It’s March already. 😬 But March means Women’s History Month and we love that! 🙋♀️💪 In honor of this, we’ve curated a short list (much shorter than deserved) of extraordinary women who have impacted younger generations through education. These women have overcome obstacles to blaze the trails for those who would follow them and continue moving education toward a more equitable experience for all students. Feel free to share in your classrooms, research more influential women, and encourage your students to learn more!
Fannie Jackson Coppin was in college in the 1860s during the Civil War, in a time when schools were refusing to serve freed slaves. When she enrolled in 1860, Oberlin College in Ohio was one of the first white schools to open its doors to black students. After graduating, Fannie was a teacher at the Institute for Colored Youth in Pennsylvania where she would be promoted to principal four years later and hold that position for nearly 40 years.
In her tenure as principal, she eliminated tuition so that all students could attend regardless of family income. Fannie was determined to educate, encourage, and support her students to participate in civic society and to value racial solidarity as the racial tensions continued to grow during that time. She also added trade classes to round out the opportunities the school had to offer.
Linda Perkins, an associate professor at Claremont Graduate University, stated, “People were in awe of this woman because of her dedication not only to the field of education but to her race. She believed education would free black people.”
Mary Jane McLeod Bethune was an educator, stateswoman, philanthropist, humanitarian, and civil rights activist. She was the daughter of freed slaves and grew up working on a cotton farm. After graduating from the Dwight Moody’s Institute for Home and Foreign Missions in Chicago, Illinois, she became a teacher in South Carolina. She later moved to Florida and opened the Daytona Beach Literary and Industrial School for Training Negro Girls, a boarding school. With time and monetary contributions garnered by Mary, the school became a college and eventually merged with an all-male establishment to become the Bethune-Cookman College.

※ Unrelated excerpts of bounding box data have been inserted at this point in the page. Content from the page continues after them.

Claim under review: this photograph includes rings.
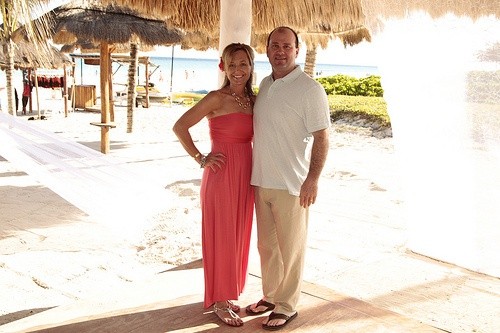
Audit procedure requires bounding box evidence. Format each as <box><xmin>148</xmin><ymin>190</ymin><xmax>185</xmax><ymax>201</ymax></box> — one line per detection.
<box><xmin>309</xmin><ymin>200</ymin><xmax>313</xmax><ymax>202</ymax></box>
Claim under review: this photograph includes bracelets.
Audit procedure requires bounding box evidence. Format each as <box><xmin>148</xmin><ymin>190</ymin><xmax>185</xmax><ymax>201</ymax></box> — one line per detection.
<box><xmin>194</xmin><ymin>152</ymin><xmax>202</xmax><ymax>158</ymax></box>
<box><xmin>198</xmin><ymin>156</ymin><xmax>208</xmax><ymax>165</ymax></box>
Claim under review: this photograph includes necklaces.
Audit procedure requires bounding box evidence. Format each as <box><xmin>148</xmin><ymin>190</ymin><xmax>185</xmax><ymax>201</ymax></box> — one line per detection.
<box><xmin>231</xmin><ymin>91</ymin><xmax>251</xmax><ymax>110</ymax></box>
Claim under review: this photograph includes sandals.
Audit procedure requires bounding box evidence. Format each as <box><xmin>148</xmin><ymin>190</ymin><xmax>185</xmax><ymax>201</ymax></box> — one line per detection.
<box><xmin>227</xmin><ymin>301</ymin><xmax>240</xmax><ymax>313</ymax></box>
<box><xmin>214</xmin><ymin>304</ymin><xmax>243</xmax><ymax>327</ymax></box>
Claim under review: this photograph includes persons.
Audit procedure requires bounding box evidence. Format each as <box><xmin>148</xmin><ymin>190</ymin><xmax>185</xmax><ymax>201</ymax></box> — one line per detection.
<box><xmin>21</xmin><ymin>79</ymin><xmax>30</xmax><ymax>116</ymax></box>
<box><xmin>173</xmin><ymin>42</ymin><xmax>257</xmax><ymax>327</ymax></box>
<box><xmin>245</xmin><ymin>27</ymin><xmax>331</xmax><ymax>331</ymax></box>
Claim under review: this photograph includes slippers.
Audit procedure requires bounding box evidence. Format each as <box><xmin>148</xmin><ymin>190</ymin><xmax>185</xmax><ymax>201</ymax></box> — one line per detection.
<box><xmin>262</xmin><ymin>312</ymin><xmax>298</xmax><ymax>330</ymax></box>
<box><xmin>246</xmin><ymin>299</ymin><xmax>275</xmax><ymax>314</ymax></box>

In addition to her work advocating for the education of black Americans, she also took part in government, serving under President Franklin D. Roosevelt as the director of Negro Affairs of the National Youth Administration as well as the leader of FDR’s “black cabinet.” Not stopping there, Mary’s mission of racial and gender equality led her to play important roles in the NAACP, the Women’s Army Corps, and the United Nations, among other organizations.

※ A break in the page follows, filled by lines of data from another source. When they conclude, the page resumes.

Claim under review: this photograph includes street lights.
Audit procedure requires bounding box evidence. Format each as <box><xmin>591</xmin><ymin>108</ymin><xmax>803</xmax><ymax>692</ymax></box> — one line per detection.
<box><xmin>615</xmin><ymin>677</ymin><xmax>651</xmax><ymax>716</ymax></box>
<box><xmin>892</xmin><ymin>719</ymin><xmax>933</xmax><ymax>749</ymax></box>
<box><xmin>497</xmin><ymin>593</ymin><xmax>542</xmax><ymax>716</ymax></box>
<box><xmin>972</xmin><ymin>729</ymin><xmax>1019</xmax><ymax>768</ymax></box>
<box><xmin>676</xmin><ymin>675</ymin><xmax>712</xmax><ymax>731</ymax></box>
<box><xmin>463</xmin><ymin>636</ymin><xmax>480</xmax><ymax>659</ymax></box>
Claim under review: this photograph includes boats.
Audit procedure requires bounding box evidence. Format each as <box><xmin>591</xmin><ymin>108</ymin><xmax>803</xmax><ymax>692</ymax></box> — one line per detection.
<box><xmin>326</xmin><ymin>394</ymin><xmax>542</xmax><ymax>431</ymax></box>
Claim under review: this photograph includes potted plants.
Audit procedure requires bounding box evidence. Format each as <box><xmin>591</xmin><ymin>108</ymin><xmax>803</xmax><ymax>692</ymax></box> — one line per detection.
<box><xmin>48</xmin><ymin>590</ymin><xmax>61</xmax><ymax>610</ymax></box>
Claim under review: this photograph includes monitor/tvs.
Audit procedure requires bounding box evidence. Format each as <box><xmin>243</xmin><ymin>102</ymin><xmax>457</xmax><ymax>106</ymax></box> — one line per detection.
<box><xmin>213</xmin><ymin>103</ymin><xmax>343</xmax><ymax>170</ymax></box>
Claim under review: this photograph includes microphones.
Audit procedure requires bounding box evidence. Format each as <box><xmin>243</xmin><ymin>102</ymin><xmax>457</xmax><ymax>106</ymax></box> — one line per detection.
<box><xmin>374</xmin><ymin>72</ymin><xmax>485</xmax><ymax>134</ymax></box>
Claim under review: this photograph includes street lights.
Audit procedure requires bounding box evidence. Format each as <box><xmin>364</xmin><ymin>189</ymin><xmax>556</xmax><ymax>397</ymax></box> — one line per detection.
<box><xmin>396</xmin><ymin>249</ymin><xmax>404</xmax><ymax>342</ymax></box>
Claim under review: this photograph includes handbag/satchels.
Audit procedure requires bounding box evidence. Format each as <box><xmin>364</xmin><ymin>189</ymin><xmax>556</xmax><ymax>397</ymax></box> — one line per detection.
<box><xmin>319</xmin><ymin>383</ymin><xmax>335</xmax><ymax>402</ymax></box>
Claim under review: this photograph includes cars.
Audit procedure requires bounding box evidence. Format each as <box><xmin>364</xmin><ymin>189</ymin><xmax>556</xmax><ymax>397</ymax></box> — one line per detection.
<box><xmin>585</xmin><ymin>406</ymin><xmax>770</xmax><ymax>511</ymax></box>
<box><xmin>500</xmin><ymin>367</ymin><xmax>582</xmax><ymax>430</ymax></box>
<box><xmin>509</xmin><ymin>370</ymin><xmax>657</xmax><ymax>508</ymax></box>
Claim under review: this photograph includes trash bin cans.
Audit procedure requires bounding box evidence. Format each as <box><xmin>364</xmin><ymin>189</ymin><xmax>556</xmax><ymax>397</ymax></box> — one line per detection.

Lily Ann Granderson was born a slave, and while she was a house slave in Kentucky, the master’s children taught her how to read and write. After the death of her master, she was sold to a cotton plantation in Mississippi where she worked in the fields. When her health began to decline, she was relocated to the master’s home to be a house slave once more.
It was in the town of Natchez where she would teach the children slaves to read and write at midnight in a hidden room down a back alley. It was illegal to educate slaves, so Lily was surprised when, after seven years, her secret school was found but no arrests were made. There were no laws against slaves teaching slaves, so she was able to continue teaching for many years after. With the education given them by Lily, hundreds of slaves were able to write their own “travel passes” and travel to freedom. After the Civil War, she continued to teach freed slaves to read and write.
Mary Jackson was one of the African American women called “human computers” at NASA in the 1950s and 60s. Her expertise in mathematics played a major part in developing the space program. At the time, segregation and discrimination were the norm, but Mary continued to work hard despite the beliefs of those around her. On top of her challenging mathematics work, she also took engineering classes to advance her career. Soon, she was promoted to become NASA’s first Black female engineer and contributed on important experiments and research studies. Throughout her tenure there, Mary became a leading voice for women and other minorities to further their careers.
Outside of NASA, she worked at the Hampton’s King Street Community center in the 1970s and helped the kids in the science club build their own wind tunnel and perform experiments. She advocated for black children to get interested in science and educated them on the many career opportunities that would be available to them. Mary was also a Girl Scout troop leader, a chair for the NASA United Way campaigns, and a member of the National Technical Association.